Over the next few days, every fathomable communication flooded his phone and social channels.

“It was very chaotic,” he said. “That whole week, I was celebrating with friends and family.”

The next week he tried to play in a mini-tour event in Kaanapolis, N.C., in an attempt to bring back some normalcy, but his mind was still on Cloud 9. Three weeks have since passed and McGowan has settled into a routine, even if family members are still reveling in his achievement.

Peggy Bell Miller, his aunt who is married to Kelly Miller, one of the country’s top senior amateur golfers who oversees the operations at Pine Needles, created 36 white hats with the words MCGOO in block letters to signify Michael’s family nickname.

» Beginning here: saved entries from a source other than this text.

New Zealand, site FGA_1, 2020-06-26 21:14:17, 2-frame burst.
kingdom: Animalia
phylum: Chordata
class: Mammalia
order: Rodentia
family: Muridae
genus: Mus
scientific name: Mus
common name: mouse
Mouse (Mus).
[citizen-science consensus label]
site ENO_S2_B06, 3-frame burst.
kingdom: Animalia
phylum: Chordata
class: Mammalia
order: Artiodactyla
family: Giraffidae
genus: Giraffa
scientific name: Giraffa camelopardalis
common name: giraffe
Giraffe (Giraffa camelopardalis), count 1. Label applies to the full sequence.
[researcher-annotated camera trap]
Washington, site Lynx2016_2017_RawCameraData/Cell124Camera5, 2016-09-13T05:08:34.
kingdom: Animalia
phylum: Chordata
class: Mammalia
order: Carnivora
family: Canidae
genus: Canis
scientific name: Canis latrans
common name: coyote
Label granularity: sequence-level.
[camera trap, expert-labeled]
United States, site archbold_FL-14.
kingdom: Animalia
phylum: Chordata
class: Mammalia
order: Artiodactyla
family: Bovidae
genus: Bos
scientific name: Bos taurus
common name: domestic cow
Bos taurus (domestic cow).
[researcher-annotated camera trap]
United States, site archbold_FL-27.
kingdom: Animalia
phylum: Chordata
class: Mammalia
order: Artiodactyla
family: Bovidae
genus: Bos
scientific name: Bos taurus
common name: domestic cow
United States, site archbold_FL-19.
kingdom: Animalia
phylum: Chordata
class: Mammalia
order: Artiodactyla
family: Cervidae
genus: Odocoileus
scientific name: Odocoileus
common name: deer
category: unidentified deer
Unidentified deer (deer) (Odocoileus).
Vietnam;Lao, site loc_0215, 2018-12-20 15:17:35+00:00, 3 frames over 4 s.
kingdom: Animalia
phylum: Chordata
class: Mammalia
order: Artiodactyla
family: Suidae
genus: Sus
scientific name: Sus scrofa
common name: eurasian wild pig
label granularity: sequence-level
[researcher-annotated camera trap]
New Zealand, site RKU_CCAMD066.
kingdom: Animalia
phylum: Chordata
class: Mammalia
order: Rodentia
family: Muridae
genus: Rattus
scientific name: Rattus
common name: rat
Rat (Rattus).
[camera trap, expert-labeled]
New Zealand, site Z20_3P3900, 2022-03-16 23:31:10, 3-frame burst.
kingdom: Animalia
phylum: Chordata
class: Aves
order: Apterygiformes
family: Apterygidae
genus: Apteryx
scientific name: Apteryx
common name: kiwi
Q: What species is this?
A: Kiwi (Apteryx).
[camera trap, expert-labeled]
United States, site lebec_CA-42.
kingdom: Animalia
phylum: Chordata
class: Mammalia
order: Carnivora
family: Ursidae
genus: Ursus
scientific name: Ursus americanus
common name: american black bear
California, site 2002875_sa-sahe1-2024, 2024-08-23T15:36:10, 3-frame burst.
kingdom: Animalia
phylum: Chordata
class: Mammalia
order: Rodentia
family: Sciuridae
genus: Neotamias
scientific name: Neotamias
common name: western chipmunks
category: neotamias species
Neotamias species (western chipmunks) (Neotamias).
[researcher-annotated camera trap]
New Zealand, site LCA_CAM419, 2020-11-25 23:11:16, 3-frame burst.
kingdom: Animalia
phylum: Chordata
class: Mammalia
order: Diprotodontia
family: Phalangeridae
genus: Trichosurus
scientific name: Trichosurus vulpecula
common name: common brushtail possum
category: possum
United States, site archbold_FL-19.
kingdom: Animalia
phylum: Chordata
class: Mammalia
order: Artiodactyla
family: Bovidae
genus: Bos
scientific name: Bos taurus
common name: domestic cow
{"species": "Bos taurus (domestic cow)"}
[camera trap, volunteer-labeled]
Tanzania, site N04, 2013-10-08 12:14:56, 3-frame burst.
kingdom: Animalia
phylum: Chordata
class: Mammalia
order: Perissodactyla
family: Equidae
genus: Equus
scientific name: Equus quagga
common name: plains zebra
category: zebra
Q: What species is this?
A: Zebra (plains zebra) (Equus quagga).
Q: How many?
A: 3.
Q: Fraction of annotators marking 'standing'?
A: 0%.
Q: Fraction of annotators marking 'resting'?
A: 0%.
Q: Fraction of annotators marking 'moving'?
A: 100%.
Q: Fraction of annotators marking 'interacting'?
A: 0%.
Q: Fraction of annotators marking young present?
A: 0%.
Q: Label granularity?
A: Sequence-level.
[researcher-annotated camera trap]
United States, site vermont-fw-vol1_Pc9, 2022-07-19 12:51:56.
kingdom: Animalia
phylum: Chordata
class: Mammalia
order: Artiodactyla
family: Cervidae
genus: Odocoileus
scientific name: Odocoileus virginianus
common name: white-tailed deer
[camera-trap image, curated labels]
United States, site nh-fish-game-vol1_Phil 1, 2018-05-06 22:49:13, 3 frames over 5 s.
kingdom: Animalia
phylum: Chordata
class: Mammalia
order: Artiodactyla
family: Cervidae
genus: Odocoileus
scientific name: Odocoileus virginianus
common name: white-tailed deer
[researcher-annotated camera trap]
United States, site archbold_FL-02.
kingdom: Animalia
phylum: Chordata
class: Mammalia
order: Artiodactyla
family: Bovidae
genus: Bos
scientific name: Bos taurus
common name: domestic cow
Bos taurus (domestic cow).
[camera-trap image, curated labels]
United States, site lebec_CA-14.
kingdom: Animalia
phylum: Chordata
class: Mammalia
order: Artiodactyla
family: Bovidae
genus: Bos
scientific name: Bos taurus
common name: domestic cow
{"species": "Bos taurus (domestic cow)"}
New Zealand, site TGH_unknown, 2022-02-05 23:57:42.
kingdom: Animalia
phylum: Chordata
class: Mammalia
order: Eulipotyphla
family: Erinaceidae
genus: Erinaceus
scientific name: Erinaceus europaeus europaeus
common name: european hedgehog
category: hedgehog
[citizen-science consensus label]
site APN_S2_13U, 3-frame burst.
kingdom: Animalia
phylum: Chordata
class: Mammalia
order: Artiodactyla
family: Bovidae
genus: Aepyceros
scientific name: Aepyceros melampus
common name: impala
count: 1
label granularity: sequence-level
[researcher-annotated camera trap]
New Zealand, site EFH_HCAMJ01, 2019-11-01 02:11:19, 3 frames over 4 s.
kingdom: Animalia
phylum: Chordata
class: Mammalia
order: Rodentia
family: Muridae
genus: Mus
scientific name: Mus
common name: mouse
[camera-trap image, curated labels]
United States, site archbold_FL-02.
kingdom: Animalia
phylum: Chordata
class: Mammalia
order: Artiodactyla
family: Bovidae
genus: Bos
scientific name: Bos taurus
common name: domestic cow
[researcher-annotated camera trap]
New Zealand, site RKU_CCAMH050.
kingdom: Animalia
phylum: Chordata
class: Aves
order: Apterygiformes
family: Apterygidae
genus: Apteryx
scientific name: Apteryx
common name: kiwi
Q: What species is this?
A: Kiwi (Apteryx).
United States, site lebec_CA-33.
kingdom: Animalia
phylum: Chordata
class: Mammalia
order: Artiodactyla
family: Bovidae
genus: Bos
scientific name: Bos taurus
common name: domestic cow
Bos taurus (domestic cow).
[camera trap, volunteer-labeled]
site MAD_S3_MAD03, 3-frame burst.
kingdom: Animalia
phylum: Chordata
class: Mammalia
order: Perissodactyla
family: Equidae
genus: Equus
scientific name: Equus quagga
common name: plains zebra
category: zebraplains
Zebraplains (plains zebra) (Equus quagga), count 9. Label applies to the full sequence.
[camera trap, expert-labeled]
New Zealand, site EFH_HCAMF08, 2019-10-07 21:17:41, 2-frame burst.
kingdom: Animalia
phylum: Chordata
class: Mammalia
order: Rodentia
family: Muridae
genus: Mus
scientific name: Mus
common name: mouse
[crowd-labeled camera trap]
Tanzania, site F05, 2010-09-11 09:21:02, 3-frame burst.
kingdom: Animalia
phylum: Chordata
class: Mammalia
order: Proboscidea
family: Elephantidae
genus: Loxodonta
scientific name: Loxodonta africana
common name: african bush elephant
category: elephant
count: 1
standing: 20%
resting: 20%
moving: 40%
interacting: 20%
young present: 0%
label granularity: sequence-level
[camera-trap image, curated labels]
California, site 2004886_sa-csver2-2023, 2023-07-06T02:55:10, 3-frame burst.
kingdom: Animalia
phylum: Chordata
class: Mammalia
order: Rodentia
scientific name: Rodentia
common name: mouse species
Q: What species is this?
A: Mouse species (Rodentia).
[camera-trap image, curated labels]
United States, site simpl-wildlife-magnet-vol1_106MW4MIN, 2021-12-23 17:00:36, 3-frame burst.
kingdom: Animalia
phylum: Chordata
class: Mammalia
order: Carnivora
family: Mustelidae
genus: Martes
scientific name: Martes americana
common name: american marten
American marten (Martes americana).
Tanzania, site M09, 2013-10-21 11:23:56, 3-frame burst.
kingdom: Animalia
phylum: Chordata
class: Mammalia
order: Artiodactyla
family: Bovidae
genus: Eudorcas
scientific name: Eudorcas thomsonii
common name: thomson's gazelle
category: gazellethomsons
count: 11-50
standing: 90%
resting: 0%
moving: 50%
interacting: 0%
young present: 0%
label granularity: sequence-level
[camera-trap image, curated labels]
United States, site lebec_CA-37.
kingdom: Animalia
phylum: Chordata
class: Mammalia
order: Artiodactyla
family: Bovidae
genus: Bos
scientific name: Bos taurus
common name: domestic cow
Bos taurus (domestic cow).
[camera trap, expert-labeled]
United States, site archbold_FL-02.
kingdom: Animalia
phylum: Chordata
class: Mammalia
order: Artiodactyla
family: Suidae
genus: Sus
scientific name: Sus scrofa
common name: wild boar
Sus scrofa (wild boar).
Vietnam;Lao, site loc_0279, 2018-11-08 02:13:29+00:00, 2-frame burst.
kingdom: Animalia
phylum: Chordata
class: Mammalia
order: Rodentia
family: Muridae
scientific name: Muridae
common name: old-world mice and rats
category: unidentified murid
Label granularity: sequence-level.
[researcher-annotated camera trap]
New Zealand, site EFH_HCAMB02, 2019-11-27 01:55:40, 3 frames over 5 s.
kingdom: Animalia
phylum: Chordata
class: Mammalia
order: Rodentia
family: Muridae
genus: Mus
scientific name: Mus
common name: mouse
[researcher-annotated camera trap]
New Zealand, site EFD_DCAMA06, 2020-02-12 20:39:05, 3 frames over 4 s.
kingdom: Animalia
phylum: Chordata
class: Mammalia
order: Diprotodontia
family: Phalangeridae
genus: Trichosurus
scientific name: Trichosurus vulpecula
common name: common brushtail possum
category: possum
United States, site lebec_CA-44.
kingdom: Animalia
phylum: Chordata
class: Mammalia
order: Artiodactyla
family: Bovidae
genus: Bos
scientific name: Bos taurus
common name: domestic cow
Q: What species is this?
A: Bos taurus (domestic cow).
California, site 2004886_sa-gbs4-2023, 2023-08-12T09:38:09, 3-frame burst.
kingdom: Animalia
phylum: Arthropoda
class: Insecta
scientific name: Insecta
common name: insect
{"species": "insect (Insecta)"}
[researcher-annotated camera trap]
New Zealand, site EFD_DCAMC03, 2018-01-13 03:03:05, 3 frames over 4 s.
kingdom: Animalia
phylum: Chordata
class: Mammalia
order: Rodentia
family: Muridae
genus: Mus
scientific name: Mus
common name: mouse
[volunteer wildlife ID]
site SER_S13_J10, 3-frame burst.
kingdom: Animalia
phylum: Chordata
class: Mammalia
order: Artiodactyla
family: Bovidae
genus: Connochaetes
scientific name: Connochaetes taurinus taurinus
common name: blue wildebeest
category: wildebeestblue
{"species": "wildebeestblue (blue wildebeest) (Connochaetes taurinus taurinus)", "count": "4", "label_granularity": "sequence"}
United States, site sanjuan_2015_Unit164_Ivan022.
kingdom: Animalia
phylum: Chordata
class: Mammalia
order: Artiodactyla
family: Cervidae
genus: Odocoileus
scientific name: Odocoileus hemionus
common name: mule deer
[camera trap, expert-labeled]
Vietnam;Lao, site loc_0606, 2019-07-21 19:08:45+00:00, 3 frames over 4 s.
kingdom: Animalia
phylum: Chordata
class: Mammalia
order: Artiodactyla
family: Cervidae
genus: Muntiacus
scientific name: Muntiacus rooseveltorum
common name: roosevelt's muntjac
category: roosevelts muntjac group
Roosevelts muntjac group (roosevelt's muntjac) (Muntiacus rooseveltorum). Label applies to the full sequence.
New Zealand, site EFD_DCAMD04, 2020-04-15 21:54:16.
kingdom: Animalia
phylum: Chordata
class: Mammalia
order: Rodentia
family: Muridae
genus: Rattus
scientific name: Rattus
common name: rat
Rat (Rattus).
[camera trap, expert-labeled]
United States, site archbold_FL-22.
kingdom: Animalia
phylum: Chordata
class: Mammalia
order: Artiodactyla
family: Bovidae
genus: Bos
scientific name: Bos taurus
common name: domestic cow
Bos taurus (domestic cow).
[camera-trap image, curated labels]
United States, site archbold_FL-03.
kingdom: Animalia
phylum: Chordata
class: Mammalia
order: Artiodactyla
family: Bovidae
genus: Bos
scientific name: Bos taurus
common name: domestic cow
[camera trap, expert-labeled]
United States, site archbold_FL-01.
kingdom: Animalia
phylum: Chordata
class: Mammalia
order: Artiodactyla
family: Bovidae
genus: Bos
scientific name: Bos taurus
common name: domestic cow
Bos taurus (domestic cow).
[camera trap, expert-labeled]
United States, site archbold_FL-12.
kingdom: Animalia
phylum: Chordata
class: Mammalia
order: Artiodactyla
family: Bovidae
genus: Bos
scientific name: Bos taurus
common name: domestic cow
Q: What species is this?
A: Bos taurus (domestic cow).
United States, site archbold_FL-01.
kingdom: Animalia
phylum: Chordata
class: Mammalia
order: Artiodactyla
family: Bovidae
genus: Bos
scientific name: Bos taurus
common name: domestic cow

Family members will also don blue ribbons with the letters BBM inscribed on a metallic pin to honor the late Bonnie Bell McGowan.

On Monday, a former UNC teammate, Andy Knox, followed him around his nine-hole practice round with his young sign. By Thursday, his gallery should swell into triple figures. Pat’s brother from California is expected to fly in. Michael said ex-UNC teammates, including his former roommate Clark Palmer, will be at Pinehurst, along with other friends from Charlotte.

And he should receive plenty of support from the Sandhills community, especially everyone associated with Pine Needles.

McGowan is doing his best not to get carried away with the hoopla. For a first-time competitor, it can be an overwhelming experience. On Sunday night, he enjoyed a steak dinner at the Millers. He’s also planning a visit to one of his favorite haunts, Thai Orchid, in nearby Aberdeen. Sleeping in his own bed and making a 5-minute commute is a nice fringe benefit.

On Tuesday, he planned a practice round with Zac Blair, whose father, Jimmy, was a teammate of Pat McGowan at BYU, as well as first-time U.S. Open qualifier Harry Higgs, currently starring on the Korn Ferry Tour.

“I could spend all day out here,” said Michael, who has toured No. 2 countless times in competition at the North & South Amateur and during recreational rounds. “It’s like being a kid in a candy store. I want to see guys I’ve seen on TV like Tiger [Woods], for example, and be around it. At the same time, I need to get the work done early. You have to go in that cycle, so you have enough energy come Sunday afternoon to be focused.”

McGowan’s ultimate goal is to earn a weekend tee time and possibly get into contention. Nineteen years ago, a local/final qualifier by the name of Jason Gore had a dream week at Pinehurst, earning a final Sunday pairing with two-time champion Retief Goosen. There is no reason why McGowan can’t follow a similar narrative, starting with Thursday’s opening round.

“Hitting that [first] tee shot will be very special,” said McGowan. “I’ve done enough stuff to get to this point. It’s another round of golf. I know that’s hard to say. But you are telling yourself certain things. I just have to have fun and enjoy it.”